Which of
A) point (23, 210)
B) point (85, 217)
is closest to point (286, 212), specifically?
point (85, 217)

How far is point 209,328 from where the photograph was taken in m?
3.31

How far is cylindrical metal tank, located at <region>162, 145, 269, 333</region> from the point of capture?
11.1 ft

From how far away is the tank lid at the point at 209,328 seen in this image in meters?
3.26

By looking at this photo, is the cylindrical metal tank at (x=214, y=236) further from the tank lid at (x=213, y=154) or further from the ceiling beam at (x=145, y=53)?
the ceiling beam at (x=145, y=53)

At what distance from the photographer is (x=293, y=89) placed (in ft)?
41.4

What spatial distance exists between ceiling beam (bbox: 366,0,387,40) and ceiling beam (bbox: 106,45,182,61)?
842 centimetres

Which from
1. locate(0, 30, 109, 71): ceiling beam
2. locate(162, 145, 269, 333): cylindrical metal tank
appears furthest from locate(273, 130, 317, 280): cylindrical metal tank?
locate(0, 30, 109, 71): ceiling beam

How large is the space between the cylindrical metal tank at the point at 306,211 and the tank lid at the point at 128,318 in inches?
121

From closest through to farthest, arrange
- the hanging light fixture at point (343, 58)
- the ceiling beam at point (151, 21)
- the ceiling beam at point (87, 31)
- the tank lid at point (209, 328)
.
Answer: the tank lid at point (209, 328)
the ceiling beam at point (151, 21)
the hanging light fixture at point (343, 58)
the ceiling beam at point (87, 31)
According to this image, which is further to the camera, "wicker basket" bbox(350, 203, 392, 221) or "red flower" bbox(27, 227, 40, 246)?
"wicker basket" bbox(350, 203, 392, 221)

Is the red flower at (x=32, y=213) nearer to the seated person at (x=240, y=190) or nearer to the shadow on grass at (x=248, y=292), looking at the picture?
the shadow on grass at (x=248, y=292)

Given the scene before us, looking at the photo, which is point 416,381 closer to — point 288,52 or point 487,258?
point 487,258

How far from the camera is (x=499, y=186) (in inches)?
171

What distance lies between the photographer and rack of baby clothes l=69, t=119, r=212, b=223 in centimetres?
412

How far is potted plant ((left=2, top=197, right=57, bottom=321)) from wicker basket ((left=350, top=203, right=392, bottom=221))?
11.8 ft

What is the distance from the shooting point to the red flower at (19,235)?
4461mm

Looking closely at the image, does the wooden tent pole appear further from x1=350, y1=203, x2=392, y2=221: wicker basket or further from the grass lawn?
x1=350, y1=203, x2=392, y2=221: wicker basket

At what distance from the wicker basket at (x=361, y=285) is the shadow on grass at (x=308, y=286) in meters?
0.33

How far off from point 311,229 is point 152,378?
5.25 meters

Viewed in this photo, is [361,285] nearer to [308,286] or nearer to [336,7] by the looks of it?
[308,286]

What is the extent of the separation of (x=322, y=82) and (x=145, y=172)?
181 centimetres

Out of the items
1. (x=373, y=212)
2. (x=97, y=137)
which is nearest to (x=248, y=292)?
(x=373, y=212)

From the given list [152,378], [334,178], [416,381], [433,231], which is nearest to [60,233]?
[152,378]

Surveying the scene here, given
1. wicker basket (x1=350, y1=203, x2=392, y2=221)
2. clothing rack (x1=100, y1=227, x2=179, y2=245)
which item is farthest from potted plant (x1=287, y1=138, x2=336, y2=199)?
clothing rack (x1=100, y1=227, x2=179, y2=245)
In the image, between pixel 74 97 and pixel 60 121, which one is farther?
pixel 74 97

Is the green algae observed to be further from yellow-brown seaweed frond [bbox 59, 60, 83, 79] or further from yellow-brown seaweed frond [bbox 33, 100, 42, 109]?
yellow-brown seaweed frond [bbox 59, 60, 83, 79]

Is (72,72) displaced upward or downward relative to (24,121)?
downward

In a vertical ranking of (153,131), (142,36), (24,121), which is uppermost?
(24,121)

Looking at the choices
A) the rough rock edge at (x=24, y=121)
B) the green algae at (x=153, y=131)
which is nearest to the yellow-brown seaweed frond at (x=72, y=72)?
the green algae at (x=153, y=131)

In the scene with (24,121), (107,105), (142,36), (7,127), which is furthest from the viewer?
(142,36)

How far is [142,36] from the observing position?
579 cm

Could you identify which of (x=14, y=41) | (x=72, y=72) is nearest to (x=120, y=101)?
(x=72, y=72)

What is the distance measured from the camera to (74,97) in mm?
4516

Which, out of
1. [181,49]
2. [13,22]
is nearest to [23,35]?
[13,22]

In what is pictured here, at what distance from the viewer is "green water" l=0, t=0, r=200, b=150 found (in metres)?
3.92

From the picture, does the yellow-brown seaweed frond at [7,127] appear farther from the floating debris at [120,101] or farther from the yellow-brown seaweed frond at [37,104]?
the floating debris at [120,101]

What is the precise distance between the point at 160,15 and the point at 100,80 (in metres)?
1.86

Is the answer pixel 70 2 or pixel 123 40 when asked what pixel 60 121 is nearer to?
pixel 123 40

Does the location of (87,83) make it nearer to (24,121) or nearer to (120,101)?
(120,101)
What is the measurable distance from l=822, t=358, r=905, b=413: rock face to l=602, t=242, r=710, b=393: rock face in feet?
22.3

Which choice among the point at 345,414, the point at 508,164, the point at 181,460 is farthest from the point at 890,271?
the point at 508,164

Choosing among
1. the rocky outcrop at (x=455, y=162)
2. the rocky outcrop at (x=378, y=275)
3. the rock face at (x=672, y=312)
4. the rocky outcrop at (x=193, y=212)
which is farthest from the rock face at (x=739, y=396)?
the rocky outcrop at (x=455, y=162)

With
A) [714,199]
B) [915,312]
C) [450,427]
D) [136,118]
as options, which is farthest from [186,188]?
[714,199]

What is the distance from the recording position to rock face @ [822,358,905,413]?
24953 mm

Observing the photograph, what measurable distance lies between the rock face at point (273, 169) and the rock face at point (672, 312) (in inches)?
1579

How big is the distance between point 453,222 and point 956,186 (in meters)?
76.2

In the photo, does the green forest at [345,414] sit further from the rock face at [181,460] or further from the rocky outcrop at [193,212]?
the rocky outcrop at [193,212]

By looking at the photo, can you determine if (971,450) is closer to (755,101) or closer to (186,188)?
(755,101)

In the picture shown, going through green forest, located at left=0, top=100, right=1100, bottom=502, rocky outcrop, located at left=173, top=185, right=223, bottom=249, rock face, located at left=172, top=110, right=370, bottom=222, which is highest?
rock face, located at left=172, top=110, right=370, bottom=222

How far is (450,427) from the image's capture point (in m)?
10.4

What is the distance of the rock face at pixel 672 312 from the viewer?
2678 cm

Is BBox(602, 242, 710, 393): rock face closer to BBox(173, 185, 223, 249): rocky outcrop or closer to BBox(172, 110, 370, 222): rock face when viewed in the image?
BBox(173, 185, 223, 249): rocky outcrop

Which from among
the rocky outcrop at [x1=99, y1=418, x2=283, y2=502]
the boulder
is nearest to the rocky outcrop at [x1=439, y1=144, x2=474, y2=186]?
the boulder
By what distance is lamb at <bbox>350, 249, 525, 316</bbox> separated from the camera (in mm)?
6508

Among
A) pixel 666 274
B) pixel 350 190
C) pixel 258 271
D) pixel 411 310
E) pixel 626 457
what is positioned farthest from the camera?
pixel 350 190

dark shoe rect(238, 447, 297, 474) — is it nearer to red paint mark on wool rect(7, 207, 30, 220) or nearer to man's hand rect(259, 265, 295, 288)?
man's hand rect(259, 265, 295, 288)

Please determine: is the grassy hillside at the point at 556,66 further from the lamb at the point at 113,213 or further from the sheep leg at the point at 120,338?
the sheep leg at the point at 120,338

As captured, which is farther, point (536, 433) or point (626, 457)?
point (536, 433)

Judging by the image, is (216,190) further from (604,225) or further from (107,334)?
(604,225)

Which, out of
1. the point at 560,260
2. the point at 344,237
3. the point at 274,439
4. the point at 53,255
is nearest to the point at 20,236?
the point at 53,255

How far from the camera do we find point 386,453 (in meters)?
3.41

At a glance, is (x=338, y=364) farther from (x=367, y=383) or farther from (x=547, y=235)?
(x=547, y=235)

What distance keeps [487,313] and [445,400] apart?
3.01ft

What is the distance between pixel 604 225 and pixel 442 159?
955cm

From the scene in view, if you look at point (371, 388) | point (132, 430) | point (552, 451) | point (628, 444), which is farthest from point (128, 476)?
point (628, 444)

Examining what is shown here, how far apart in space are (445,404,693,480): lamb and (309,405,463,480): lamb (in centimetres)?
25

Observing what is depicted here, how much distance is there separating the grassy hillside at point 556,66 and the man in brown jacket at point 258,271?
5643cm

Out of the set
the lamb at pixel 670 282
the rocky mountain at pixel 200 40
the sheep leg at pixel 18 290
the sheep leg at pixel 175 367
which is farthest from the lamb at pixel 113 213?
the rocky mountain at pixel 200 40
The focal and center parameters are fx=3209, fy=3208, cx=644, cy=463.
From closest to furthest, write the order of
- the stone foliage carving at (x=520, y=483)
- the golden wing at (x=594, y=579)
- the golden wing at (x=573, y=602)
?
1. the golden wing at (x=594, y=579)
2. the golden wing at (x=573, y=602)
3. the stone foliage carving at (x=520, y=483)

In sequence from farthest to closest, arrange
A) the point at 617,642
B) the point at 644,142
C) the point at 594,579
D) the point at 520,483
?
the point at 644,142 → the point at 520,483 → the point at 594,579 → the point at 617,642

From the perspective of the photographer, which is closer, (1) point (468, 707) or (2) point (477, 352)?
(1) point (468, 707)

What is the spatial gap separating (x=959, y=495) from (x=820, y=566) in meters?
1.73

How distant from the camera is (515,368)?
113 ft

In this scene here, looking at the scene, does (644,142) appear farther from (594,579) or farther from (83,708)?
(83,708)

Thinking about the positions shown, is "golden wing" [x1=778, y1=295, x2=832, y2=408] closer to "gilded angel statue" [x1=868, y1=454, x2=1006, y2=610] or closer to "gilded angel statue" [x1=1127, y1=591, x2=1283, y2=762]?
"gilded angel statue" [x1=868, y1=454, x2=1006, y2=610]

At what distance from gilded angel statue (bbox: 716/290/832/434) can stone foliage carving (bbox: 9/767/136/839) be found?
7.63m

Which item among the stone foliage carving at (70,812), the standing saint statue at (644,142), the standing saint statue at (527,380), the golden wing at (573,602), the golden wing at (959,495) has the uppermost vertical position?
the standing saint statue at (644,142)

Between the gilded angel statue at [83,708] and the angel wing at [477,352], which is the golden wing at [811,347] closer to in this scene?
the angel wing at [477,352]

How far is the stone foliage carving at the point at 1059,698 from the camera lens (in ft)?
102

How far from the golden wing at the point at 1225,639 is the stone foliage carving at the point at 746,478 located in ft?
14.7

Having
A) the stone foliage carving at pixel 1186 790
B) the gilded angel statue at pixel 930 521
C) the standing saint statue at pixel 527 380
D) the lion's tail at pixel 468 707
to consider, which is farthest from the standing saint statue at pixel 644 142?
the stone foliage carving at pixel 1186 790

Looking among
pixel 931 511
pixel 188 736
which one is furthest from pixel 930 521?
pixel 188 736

★ ★ ★ ★ ★ ★ ★

== WORK REQUIRED ==
Rewrite the data from the line with "Looking among" up to and including the last line, swapping "furthest" for "farthest" and leaving all else unchanged.

== PROBLEM SOLUTION ==
Looking among
pixel 931 511
pixel 188 736
which one is farthest from pixel 930 521?
pixel 188 736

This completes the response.